Let's use our new `MinMax` class to solve our previous problem with the setup of continent and ocean boundaries.

In [20]:
continent = MinMax(min=0.0, max=100.0)
ocean = MinMax(min=100.0, max=300.0)

In [21]:
continent2 = continent._replace(max=250.0)
ocean2 = ocean._replace(min=250.0, max=450.0)

In [22]:
print(continent, ocean)
print(continent2, ocean2)

MinMax(min=0.0, max=100.0) MinMax(min=100.0, max=300.0)
MinMax(min=0.0, max=250.0) MinMax(min=250.0, max=450.0)


Now we have preserved the original values of the first continent and ocean setup.

#### `dataclass`, the mutable solution

There is another way of defining "new style" classes, using the `dataclasses` module.

In [24]:
from dataclasses import dataclass

@dataclass
class MinMax:
    min: float
    max: float

In [25]:
m = MinMax(min=-22.1, max=45.1)
m

MinMax(min=-22.1, max=45.1)

The main difference here if that `m` is mutable.

In [26]:
m.min = 1.0
m

MinMax(min=1.0, max=45.1)

We can make it immutable again by passing an argument to the `@dataclass` decorator call.

In [27]:
@dataclass(frozen=True)
class MinMax:
    min: float
    max: float

m = MinMax(min=1.0, max=2.23)
m.min = -34.0

FrozenInstanceError: cannot assign to field 'min'

Personally I think the `NamedTuple` solution is cleaner, and an adequate solution for most cases. The `dataclass` way of defining new class is more customizable however. For the details check out the Python website here: https://www.python.org/dev/peps/pep-0557/.

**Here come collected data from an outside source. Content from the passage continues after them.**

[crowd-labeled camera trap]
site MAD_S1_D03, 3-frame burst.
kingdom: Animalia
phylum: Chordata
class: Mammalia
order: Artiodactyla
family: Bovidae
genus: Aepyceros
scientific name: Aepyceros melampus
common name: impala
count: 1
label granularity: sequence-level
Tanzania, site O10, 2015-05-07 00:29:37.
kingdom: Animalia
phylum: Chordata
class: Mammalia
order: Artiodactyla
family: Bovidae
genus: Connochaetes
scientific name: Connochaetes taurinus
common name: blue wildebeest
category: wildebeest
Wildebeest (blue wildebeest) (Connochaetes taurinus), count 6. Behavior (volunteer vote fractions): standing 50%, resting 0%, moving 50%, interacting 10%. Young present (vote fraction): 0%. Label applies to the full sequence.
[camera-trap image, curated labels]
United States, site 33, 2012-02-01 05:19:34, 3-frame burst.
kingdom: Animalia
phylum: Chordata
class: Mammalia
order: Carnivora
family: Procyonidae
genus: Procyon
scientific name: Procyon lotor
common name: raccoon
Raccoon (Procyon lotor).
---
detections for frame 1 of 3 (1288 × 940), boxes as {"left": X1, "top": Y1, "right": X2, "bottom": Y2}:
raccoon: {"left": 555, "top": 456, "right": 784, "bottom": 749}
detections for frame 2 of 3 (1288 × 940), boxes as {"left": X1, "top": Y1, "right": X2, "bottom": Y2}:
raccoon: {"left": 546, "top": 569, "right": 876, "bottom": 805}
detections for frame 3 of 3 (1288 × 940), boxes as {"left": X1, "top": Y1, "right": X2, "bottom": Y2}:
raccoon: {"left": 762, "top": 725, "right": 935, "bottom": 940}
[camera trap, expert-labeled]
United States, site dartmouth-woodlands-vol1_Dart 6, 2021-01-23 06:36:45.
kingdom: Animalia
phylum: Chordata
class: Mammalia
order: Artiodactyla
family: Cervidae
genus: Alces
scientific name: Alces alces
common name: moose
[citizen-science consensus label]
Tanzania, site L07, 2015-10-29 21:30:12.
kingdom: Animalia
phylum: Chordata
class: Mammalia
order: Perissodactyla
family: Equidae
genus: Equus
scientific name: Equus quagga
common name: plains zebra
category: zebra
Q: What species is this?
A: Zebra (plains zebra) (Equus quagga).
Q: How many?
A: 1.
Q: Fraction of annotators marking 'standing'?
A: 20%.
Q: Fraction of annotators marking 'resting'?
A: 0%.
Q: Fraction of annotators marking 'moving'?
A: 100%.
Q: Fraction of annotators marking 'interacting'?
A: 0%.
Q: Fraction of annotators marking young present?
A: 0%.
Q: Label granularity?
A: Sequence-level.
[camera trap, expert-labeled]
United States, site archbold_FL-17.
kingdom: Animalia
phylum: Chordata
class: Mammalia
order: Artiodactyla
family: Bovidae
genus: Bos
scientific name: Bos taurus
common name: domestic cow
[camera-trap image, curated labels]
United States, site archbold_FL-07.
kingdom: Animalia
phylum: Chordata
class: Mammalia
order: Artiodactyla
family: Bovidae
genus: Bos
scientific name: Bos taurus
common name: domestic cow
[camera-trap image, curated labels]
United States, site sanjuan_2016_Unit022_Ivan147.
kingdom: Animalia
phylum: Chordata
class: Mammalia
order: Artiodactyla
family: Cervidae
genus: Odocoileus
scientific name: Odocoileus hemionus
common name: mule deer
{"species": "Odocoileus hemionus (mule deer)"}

There are many things I have not mentioned (e.g. generics, interfaces), but I think this is more than enough for a short introduction to the new type annotation syntax introduced for Python.

The main takeaways are:
- type annotations are a new feature introduced to Python that allows annotationg a type of variables so that they can be checked, usually, by a third-party program
- type annotations by themselves do not ensure type safety, they do not impose a penalty on runtime performance
- types are helpful tools and can help in documenting the code and communicating our intent to the users of our code (which in is most cases is just the person who wrote the code, so essentially it helps us to maintain and understand the code we write)
- immutability and mutability are important concepts and are worth considering when designing and using modules
- I would argue that in most cases immutability is preferred and when we cannot avoid it, we should make it explicit through documentation and code examples
- I would encourage using classes to group together different variables that belong together
- for defining classes `NamedTuple` and `dataclass` are useful since they generate much of the biolerplate code that is generally required for a fully functioning class.